# Task directions:
A word-for-word copy of the line containing "2 scouts kinderen" and every following line to the end of the data below is all the answer should hold.

········

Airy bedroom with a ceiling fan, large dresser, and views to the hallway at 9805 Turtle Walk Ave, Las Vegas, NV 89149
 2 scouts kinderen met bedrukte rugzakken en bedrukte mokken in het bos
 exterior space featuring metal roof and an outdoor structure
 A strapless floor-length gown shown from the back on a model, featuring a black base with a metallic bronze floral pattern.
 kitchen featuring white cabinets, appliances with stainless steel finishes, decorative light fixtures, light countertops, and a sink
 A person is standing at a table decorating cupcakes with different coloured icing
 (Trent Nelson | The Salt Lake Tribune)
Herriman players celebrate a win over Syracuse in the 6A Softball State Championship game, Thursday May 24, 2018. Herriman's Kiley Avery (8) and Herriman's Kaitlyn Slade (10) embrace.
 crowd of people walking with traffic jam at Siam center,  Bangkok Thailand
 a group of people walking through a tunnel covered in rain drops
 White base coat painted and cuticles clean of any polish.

········

# Answer space:
 2 scouts kinderen met bedrukte rugzakken en bedrukte mokken in het bos
 exterior space featuring metal roof and an outdoor structure
 A strapless floor-length gown shown from the back on a model, featuring a black base with a metallic bronze floral pattern.
 kitchen featuring white cabinets, appliances with stainless steel finishes, decorative light fixtures, light countertops, and a sink
 A person is standing at a table decorating cupcakes with different coloured icing
 (Trent Nelson | The Salt Lake Tribune)
Herriman players celebrate a win over Syracuse in the 6A Softball State Championship game, Thursday May 24, 2018. Herriman's Kiley Avery (8) and Herriman's Kaitlyn Slade (10) embrace.
 crowd of people walking with traffic jam at Siam center,  Bangkok Thailand
 a group of people walking through a tunnel covered in rain drops
 White base coat painted and cuticles clean of any polish.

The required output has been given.